VITALIZI, IL RECORD DEL RADICALE: GRAZIE A UN SOLO GIORNO AL SENATO PRENDEVA 3.100 EURO AL MESE
VITALIZI, IL RECORD DEL RADICALE: GRAZIE A UN SOLO GIORNO AL SENATO PRENDEVA 3.100 EURO AL MESE

Parliamo di vitalizi, quelli che la maggioranza di governo ha ripristinato. Piero Craveri, eletto al Senato il 2 luglio 1987 tra le fila dei Radicali, dimessosi una settimana dopo dal suo incarico di senatore, fino al dicembre del 2018, quindi prima dell’entrata in vigore del taglio, ha percepito un vitalizio da 2.300 euro netti al mese. Ora tornerà a prenderli.
Altro radicale e altro parassita, stavolta involontario. Luca Boneschi, deceduto nel 2016, fu eletto il 12 maggio ’82 alla Camera, come parlamentare durò solo un giorno si dimise perché non voleva godere dell’immunità dopo una querela. Ha percepito fino alla morte il vitalizio da 3.100 euro lordi al mese, 1.733 netti.

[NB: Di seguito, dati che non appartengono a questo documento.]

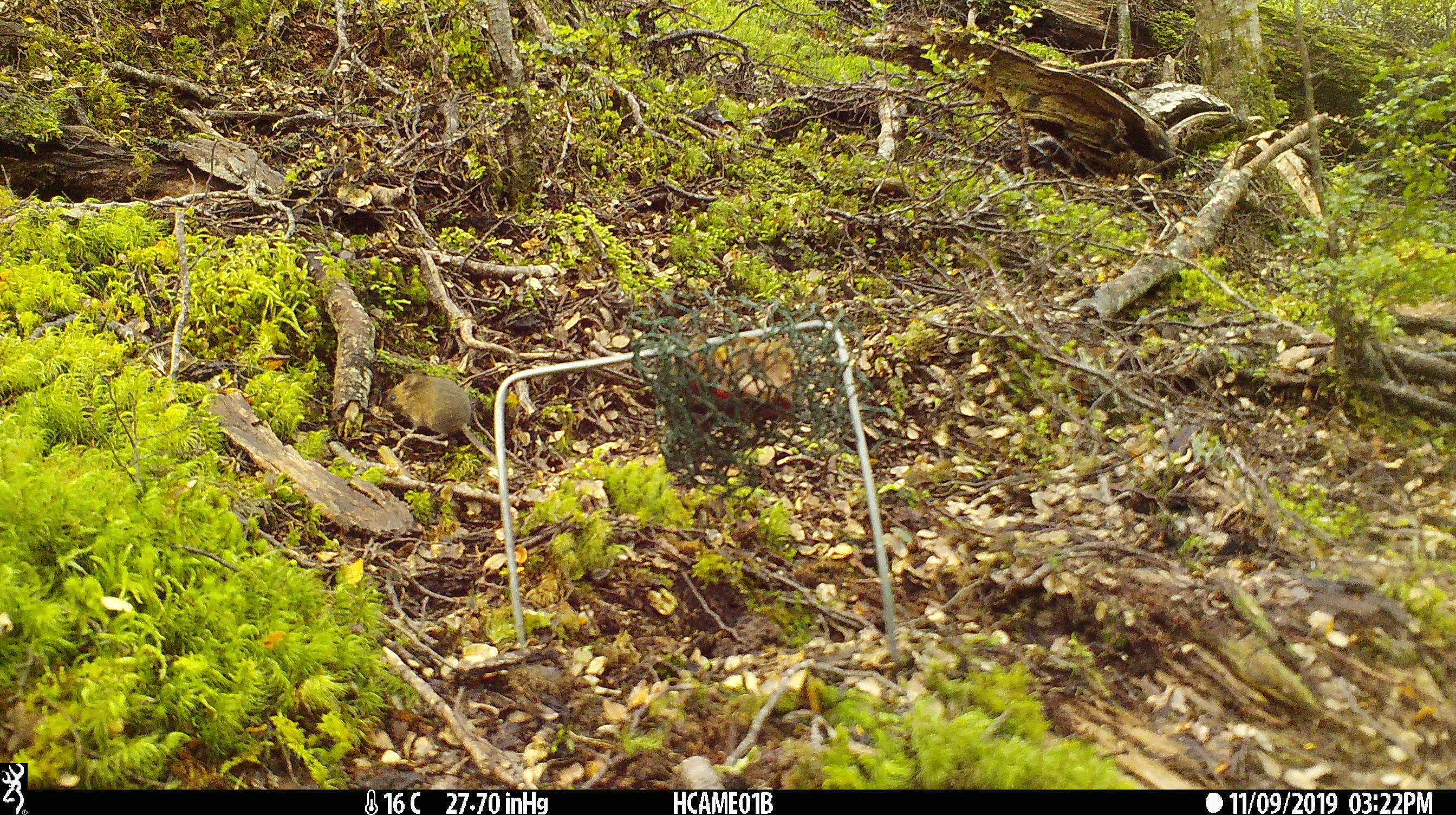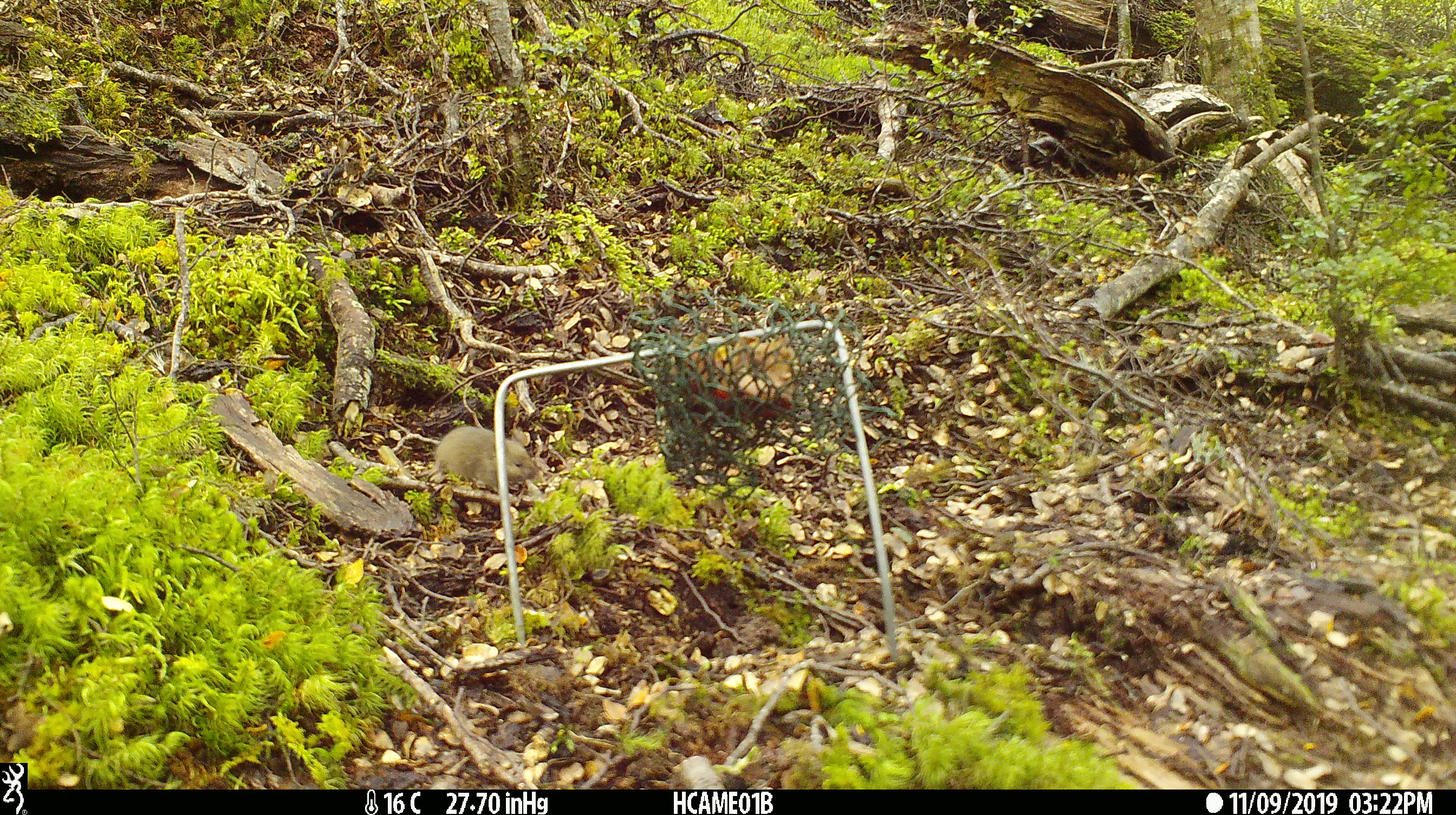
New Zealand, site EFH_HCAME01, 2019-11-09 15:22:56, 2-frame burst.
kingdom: Animalia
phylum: Chordata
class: Mammalia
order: Rodentia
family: Muridae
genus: Mus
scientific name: Mus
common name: mouse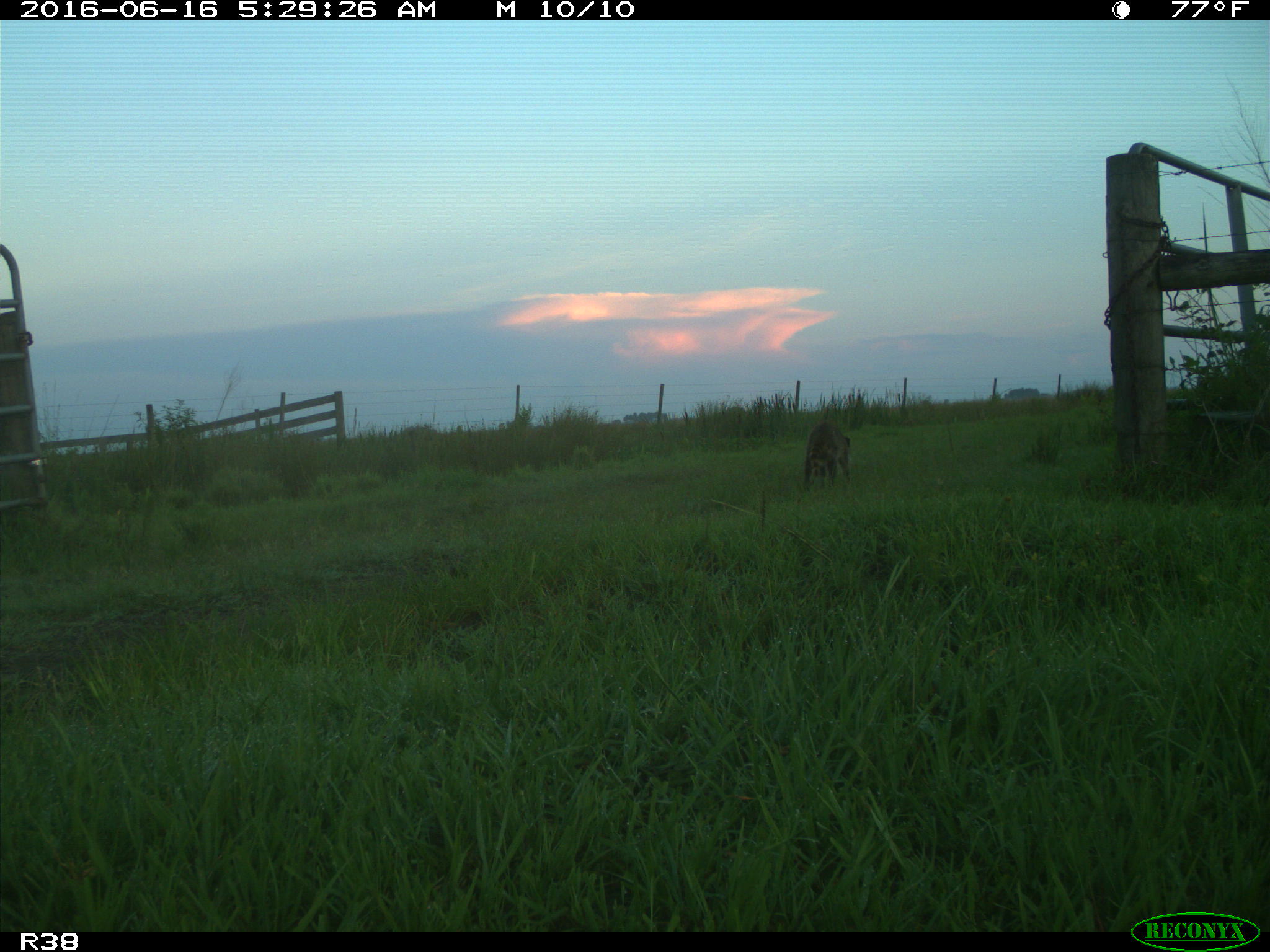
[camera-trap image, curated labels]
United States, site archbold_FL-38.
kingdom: Animalia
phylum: Chordata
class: Mammalia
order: Carnivora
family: Procyonidae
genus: Procyon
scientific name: Procyon lotor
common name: common raccoon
Procyon lotor (common raccoon).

E ancora Angelo Pezzana, anche lui eletto tra i Radicali. Fu deputato dal 6 febbraio al 14 febbraio 1979. E ha percepito un vitalizio da 2.200 euro lordi. “Le mie dimissioni sono state determinate da motivi personali che mi impediscono di lasciare Torino e quindi non mi consentirebbero di partecipare ai lavori della Camera con la dovuta assiduità”, spiegò all’epoca dei fatti.
Non gli impedirono di prendere uno stipendio senza fare nulla.

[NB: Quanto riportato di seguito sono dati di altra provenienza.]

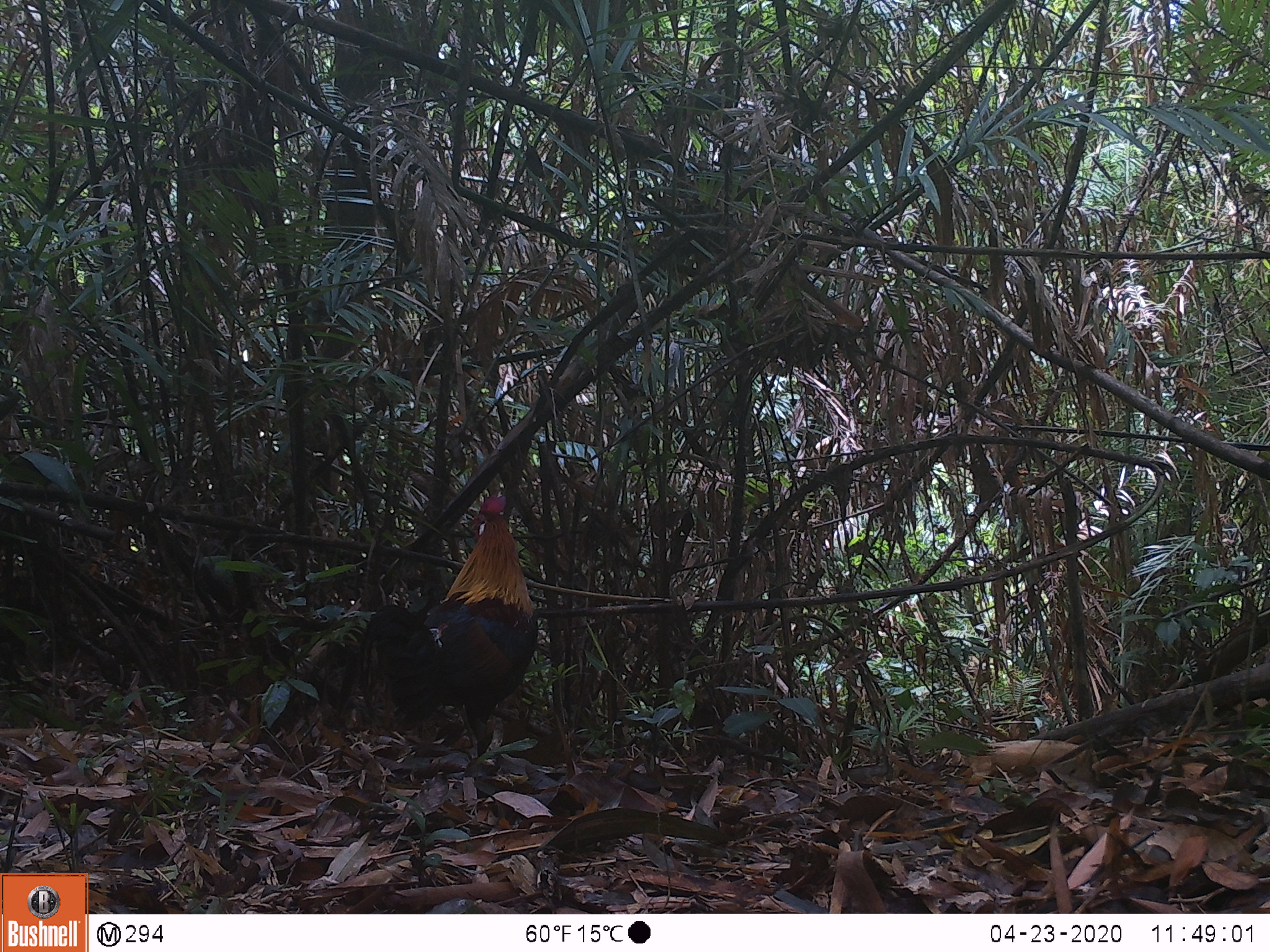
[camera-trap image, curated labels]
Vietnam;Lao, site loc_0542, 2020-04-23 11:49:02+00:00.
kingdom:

Una riflessione. L’idea del vitalizio nasce per dare modo ai non ricchi di fare politica ed essere parlamentari, quindi dovendo lasciare il lavoro, senza doversi preoccupare poi, una volta usciti di scena, di riprendere un lavoro che magari non c’è più. Il fine era giusto, ma è poi stato completamente traviato.